:: Dataset content ::
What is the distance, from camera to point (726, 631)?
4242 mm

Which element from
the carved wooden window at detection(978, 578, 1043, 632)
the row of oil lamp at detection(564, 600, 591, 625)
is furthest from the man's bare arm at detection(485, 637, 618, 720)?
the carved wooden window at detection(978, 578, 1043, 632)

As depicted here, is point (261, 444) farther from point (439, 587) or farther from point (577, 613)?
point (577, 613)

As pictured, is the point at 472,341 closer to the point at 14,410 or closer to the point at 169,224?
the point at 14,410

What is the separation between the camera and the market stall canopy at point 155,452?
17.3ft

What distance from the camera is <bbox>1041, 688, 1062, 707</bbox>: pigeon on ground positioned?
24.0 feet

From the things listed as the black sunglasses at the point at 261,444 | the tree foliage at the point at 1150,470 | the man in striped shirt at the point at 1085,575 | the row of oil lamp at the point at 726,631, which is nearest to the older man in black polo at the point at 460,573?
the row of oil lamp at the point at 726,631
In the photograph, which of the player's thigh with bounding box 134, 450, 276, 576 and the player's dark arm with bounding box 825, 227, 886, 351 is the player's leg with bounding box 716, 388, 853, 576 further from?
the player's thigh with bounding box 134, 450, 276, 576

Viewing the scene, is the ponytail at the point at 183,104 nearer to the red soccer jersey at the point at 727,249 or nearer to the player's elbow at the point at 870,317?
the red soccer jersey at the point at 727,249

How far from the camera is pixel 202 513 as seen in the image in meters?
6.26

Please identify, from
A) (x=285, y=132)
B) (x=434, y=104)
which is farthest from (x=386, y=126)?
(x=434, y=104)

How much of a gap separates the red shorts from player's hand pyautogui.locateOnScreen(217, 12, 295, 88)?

:: What you are asked to do ::
Lay out the stretch of the entries from the line that contains "How far from" through the end of the entries as a Markdown table with the columns Row and Entry line, numbering each line and omitting blank lines.

:: Written answer ::
| Row | Entry line |
|---|---|
| 1 | How far from the camera is pixel 202 513 as seen in the image in meters? |
| 2 | 6.26 |
| 3 | Please identify, from |
| 4 | A) (x=285, y=132) |
| 5 | B) (x=434, y=104) |
| 6 | which is farthest from (x=386, y=126)? |
| 7 | (x=434, y=104) |
| 8 | How much of a gap separates the red shorts from player's hand pyautogui.locateOnScreen(217, 12, 295, 88)? |